Alfredsson confirmed an Ottawa Sun report last week that he's been talking about an extension with GM Bryan Murray, but said he will play out the final year of his deal at his $1 million salary. That will make him one of the NHL’s best bargains.
“It was a gradual awareness for sure, and motivation,” said Alfredsson in a conference call from Sweden. “I pushed myself in training and it was important to stay healthy while doing it.
“I had the intention of playing from the beginning, but had to go through the process to really know. (The last few years) with my back problems I haven’t been able to work out the way I would have liked and not able to get proper training, I wasn’t sure where I stood physically and mentally. It took some time.
"Training has been going well. I’ve really enjoyed it. I’m really happy I feel this way and I’m in the process of getting ready for another camp.”
Alfredsson said he made the decision last week and his wife Bibbi along with his four kids are fully supportive.
“I had a really good week of training. I felt strong and that’s the biggest thing: If I have my strength I know I can play and contribute. That kind of sealed it. I’ve probably had that feeling for awhile. My intention was to continue but I wanted to make sure I could handle everything,” he said.
“It wasn’t like I woke up one morning and said, ‘Today I’m going to decide.’ It’s kind of been a gradual process. I’ve been with touch with (Murray) a fair bit. They’ve been patient as well. My kids have wanted me to play the whole time. They would have been really disappointed if I didn’t play. My wife and I, we feel our family situation will be easier this year than it was last year with a newborn.”
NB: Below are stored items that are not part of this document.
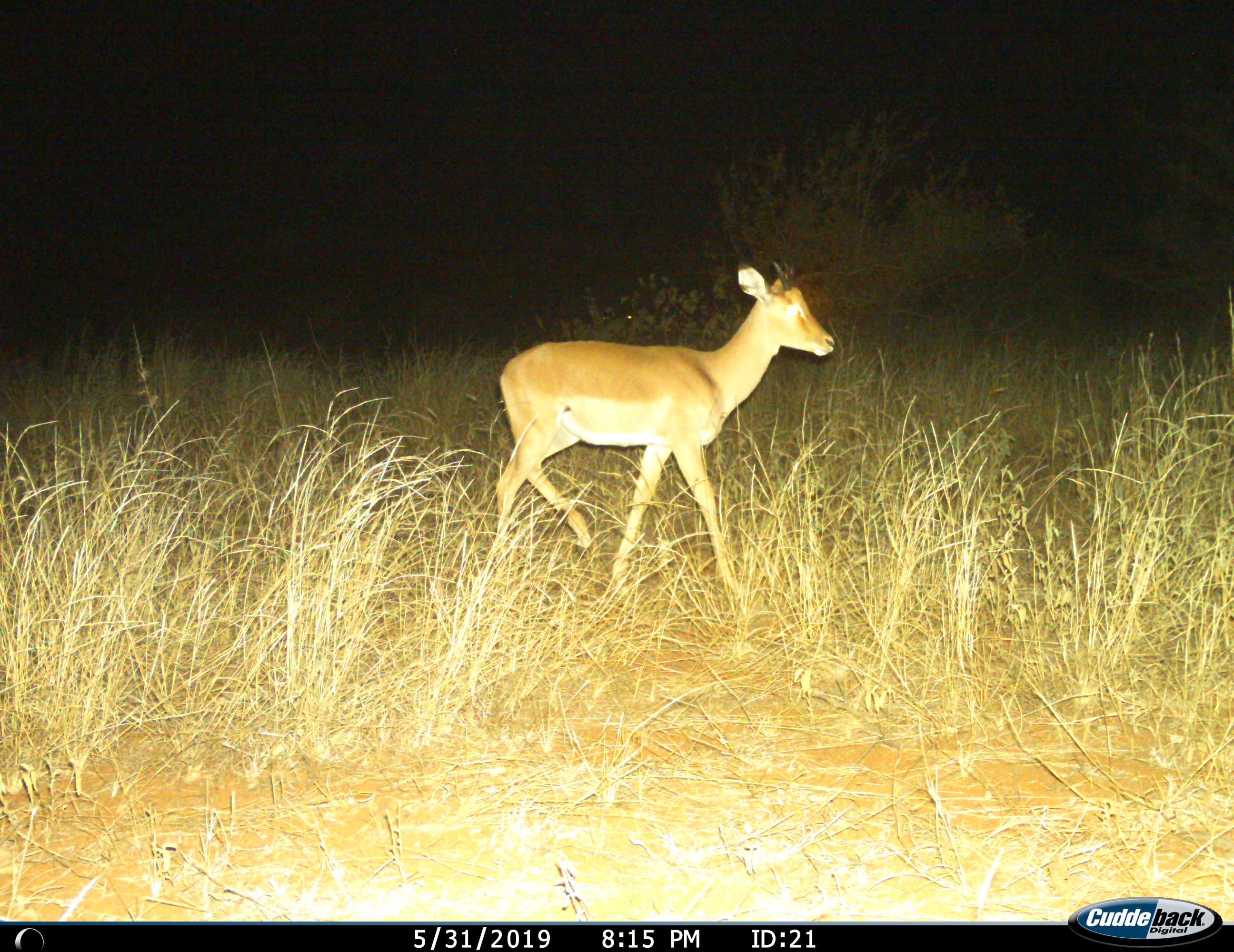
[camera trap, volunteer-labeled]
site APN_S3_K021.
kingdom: Animalia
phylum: Chordata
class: Mammalia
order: Artiodactyla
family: Bovidae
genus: Aepyceros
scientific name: Aepyceros melampus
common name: impala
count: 1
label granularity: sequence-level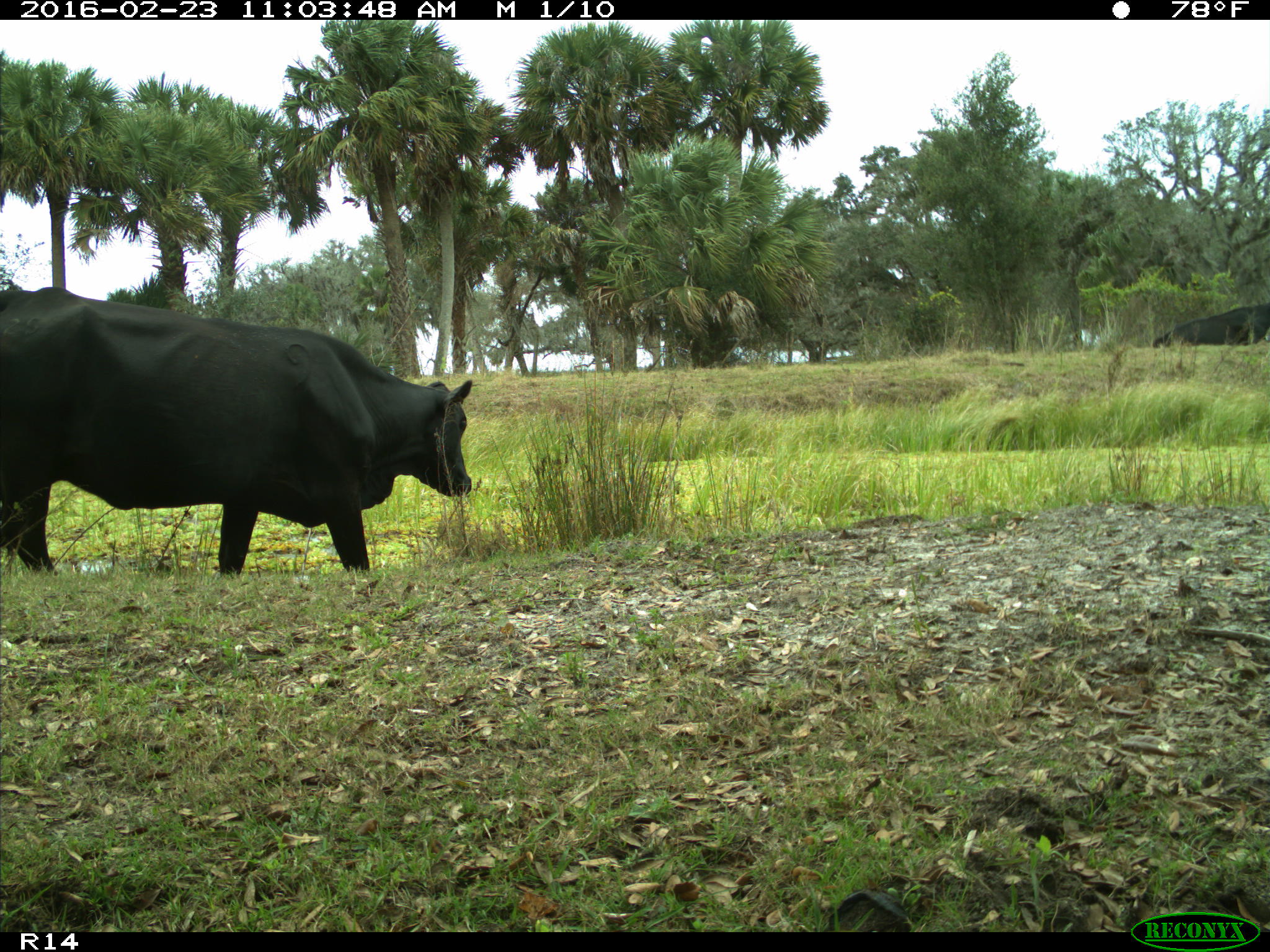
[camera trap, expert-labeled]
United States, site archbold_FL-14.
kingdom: Animalia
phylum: Chordata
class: Mammalia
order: Artiodactyla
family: Bovidae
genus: Bos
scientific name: Bos taurus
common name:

Alfredsson said he’ll finish out this season and then decide what happens after 2012-13.
“I don’t fear (retirement) at all,” said Alfredsson, who has an off-ice job waiting for him in the Senators front office. “Once that day comes I will look forward to that challenge, no question. When I feel as healthy as I do, I still love to play games. I love to be in the competition, especially in the best league in the world.
“Talking to a lot of people, if you retire too early ... you look back and say, ‘Maybe I should have played another year or two.’ I had issues with my back the last two years and now that I feel healthy again I want to come back to see how good I can be. I feel I can get better, especially with the health issues I’ve had.”
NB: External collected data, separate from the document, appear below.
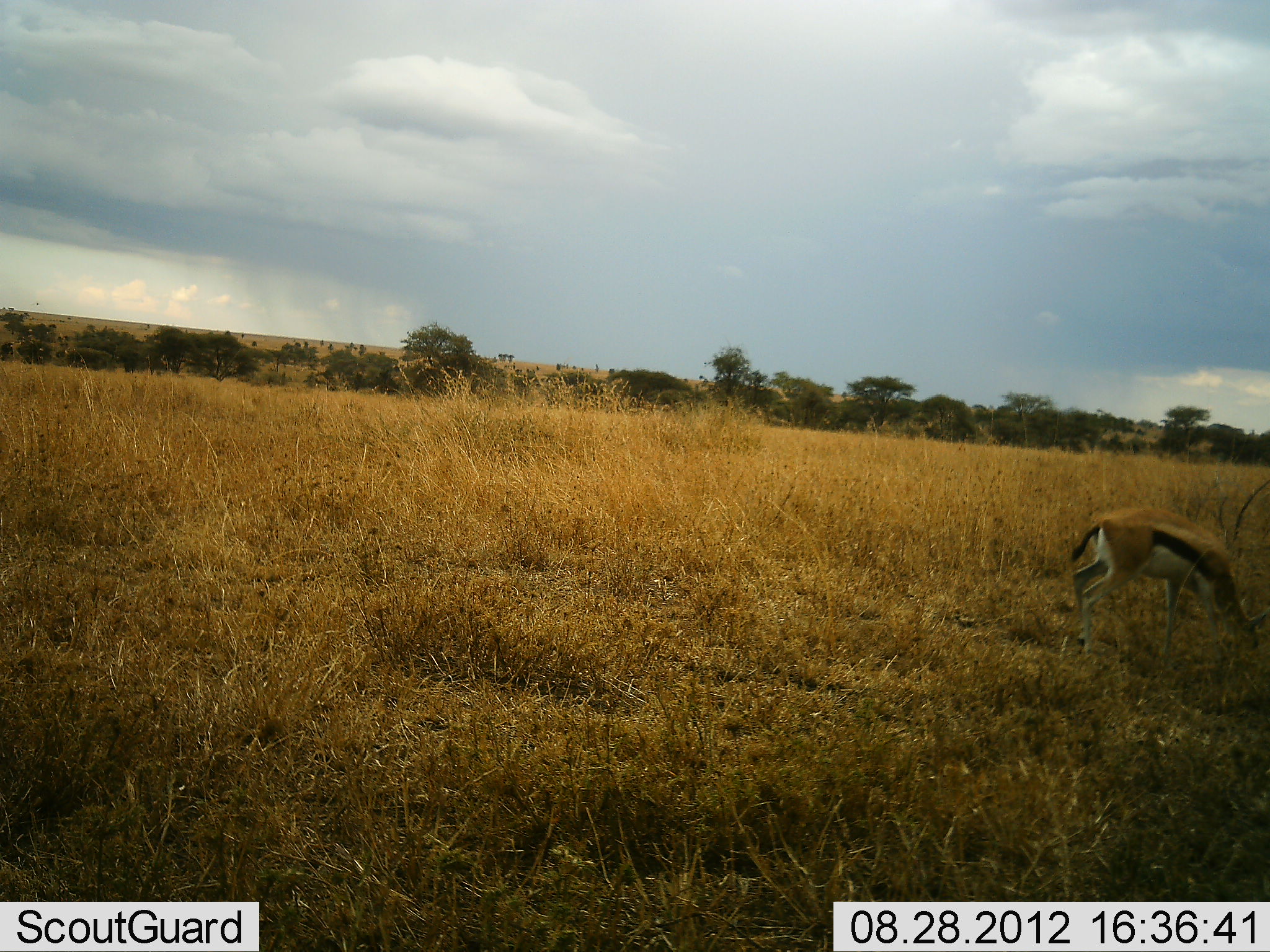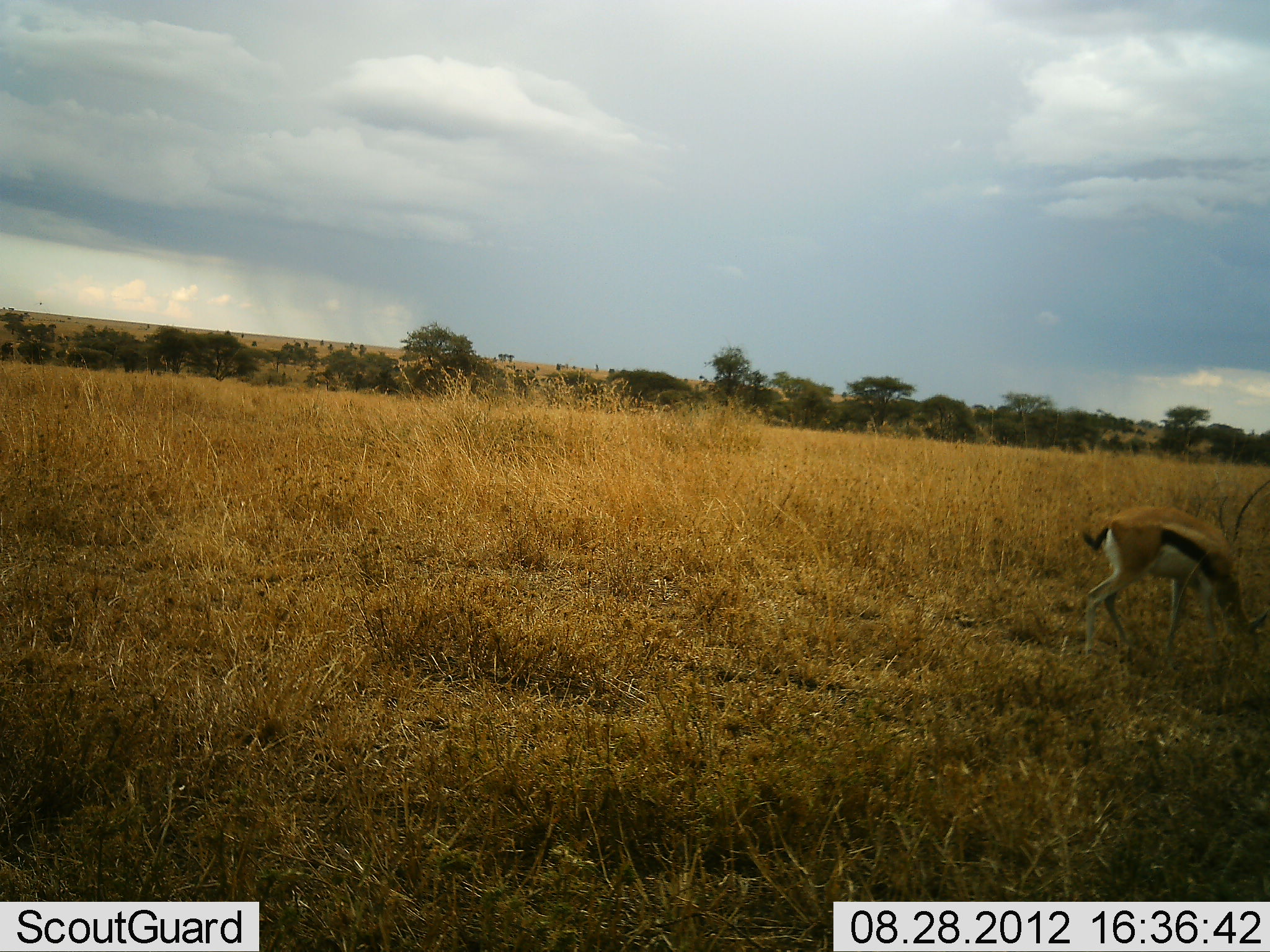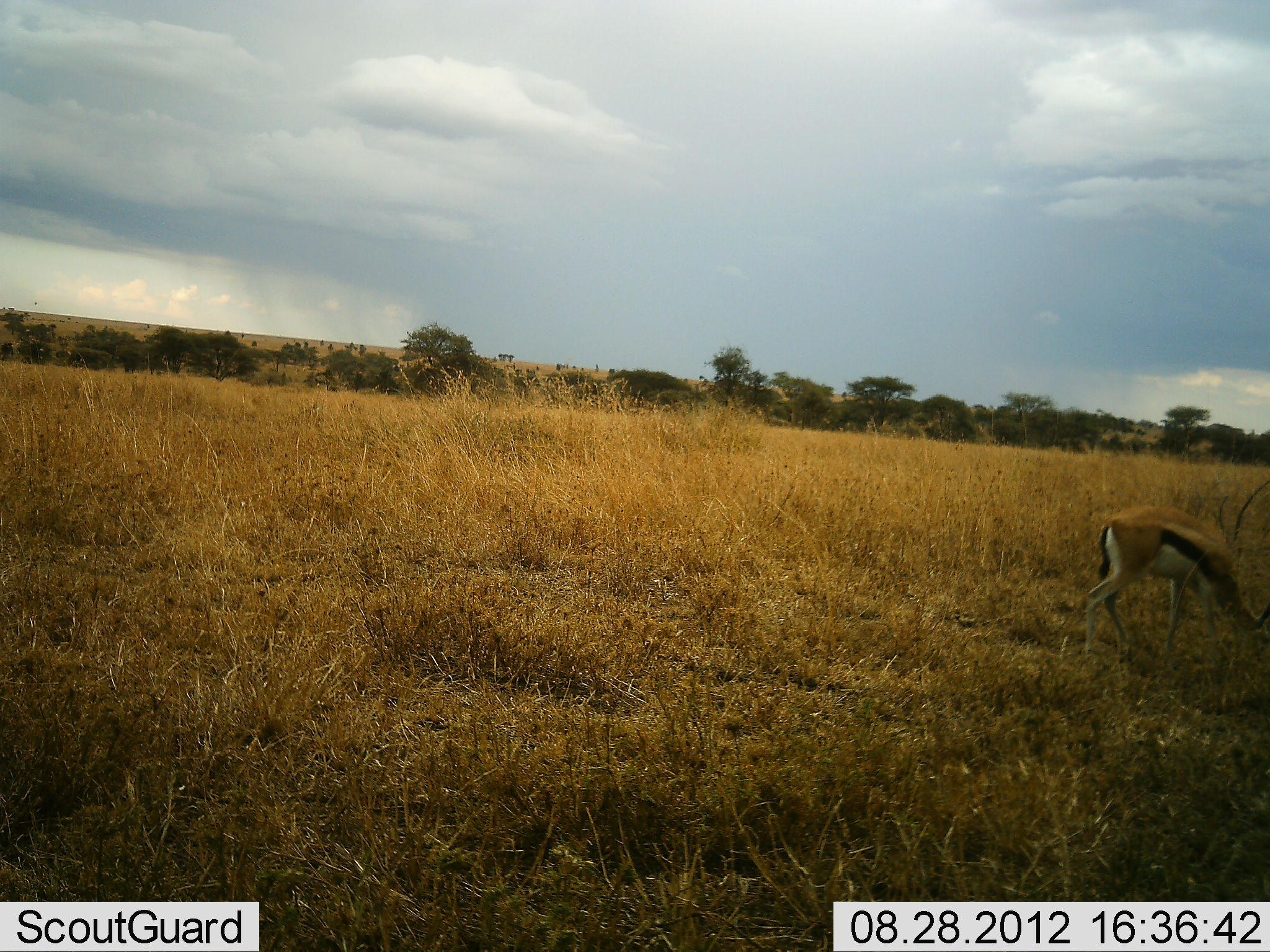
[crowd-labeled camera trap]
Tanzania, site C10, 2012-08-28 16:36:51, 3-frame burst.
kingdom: Animalia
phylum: Chordata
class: Mammalia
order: Artiodactyla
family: Bovidae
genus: Eudorcas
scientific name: Eudorcas thomsonii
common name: thomson's gazelle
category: gazellethomsons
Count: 1.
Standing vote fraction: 20%.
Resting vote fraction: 0%.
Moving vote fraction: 0%.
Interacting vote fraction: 0%.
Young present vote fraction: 0%.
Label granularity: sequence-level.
He wasn’t getting any pressure from his teammates. He has been working out with the Swedish league’s Frolunda Indians.
Alfredsson has also spent time with teammate Erik Karlsson and trainer Peter Froberg.
“They left me alone,” said Alfredsson. “I talked to quite a few of them towards the end of the season and after the season. They knew where I stood and how I felt. They also knew I didn’t need to feel encouraged. It was more my body that needed to make that decision than anything.”